Di dasar gunung berapi, Su Changkong melihat magma yang mengalir berubah warna menjadi hijau dengan sedikit warna biru pucat, suhunya sangat tinggi sehingga dapat melelehkan logam dan membakar emas—ini adalah api inti Bumi.
Di masa lalu di Vila Senjata Ilahi, puluhan atau bahkan ratusan tahun akan berlalu sebelum gunung berapi dapat bangkit kembali, dan api bumi akan berkobar dan menunjukkan kekuatannya.
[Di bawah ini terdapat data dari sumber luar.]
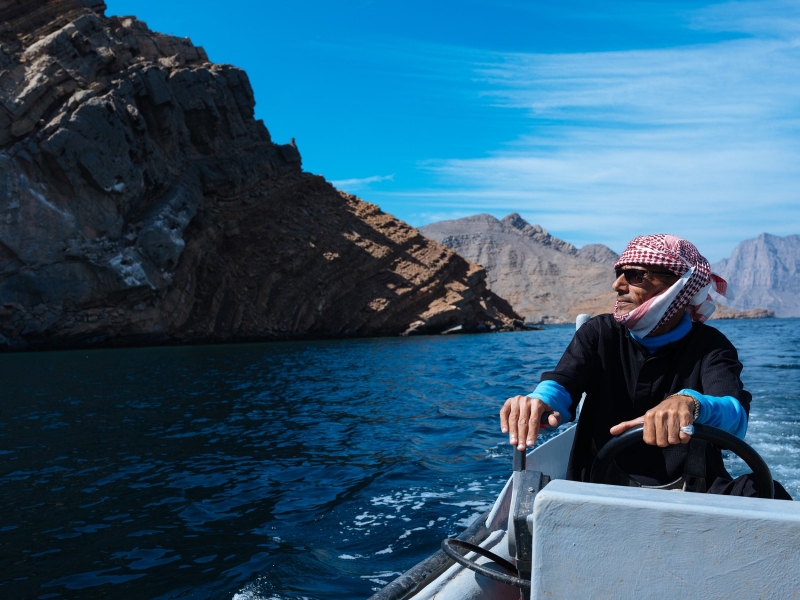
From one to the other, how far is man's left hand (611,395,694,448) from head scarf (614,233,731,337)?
0.63m

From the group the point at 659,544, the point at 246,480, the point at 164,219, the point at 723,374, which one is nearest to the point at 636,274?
the point at 723,374

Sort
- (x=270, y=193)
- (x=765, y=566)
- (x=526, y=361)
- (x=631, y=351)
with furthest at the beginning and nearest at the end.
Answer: (x=270, y=193)
(x=526, y=361)
(x=631, y=351)
(x=765, y=566)

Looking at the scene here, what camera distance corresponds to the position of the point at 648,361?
2.86 m

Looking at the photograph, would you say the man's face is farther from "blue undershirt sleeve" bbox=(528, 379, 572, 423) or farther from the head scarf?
"blue undershirt sleeve" bbox=(528, 379, 572, 423)

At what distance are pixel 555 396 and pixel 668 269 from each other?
76 centimetres

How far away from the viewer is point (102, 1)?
4281 cm

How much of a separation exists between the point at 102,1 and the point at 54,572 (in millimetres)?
46869

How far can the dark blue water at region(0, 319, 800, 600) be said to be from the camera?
5.27 m

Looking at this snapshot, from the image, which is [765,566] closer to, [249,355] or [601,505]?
[601,505]

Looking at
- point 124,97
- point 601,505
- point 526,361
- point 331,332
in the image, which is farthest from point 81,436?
A: point 331,332

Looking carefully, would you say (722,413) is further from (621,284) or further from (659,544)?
(659,544)

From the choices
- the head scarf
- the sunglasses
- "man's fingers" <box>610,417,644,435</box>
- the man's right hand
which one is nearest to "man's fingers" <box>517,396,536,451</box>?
the man's right hand

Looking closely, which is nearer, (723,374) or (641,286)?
(723,374)

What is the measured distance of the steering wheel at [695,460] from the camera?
7.47 feet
Nangong Ming sebelumnya menunggu lama untuk menempa Pedang Penjara Api, menunggu waktu dan kondisi yang tepat.
Su Changkong tidak punya banyak waktu untuk menunggu; dia langsung menuju lapisan paling bawah tempat api bumi berada!
“Mari kita mulai, untuk menempa kembali Pedang Penjara Api,” katanya.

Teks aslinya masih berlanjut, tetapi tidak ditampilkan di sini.